Examples of where hedge funds have shifted their positions include Rotterdam-based quantitative hedge fund Transtrend, which trades global futures markets and manages $6.5 bn in assets, which told the paper that it had decided to stop trading on the LME – a decision that has led to it running smaller positions in metals than it would otherwise have held. Paris-based quant firm Capital Fund Management (CFM), which manages $10 bn in assets, has started using ‘radical scenarios’ to stress test its portfolios following the LME trading suspension. The FT reported that CFM stopped trading Japanese government bonds a couple of months ago, ‘because of the Bank of Japan’s dominance in that market’. It also temporarily stopped taking positions on European natural gas, although it has since resumed trading.
– The US Financial Industry Regulatory Authority (Finra) is looking to step up market surveillance by introducing trade reporting requirements for certain over-the-counter (OTC) options trades, according to Investment Executive, which reported that Finra has launched a consultation on a new daily trade reporting requirement for OTC securities options that are essentially identical to listed options.
The self-regulatory organization said its analysis has found that a ‘significant amount’ of options trading involves trading in OTC options with the same terms as listed options, yet the regulator doesn’t have data on the OTC trading activity.

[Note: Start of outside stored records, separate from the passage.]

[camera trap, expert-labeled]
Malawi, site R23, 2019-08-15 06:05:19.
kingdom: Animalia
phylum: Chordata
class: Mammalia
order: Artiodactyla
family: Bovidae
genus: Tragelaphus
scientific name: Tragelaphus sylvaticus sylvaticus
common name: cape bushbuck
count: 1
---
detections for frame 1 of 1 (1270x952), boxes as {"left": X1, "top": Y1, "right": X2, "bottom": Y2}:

To address this regulatory gap, Finra is proposing to require firms to report OTC securities options trades, including index options, that meet certain criteria.
– In its first public statements about HSBC since it called for a potential break-up of the biggest of Hong Kong’s currency-issuing banks, insurer Ping An Insurance Group has called for ‘debate about the future of the bank,’ according to the South China Morning Post. The Shenzhen-based company, which is HSBC’s biggest shareholder with a reportedly 9.2 percent of shares, has privately approached HSBC’s board of directors about spinning off the bank’s Asia business for a separate listing in Hong Kong, according to various media reports.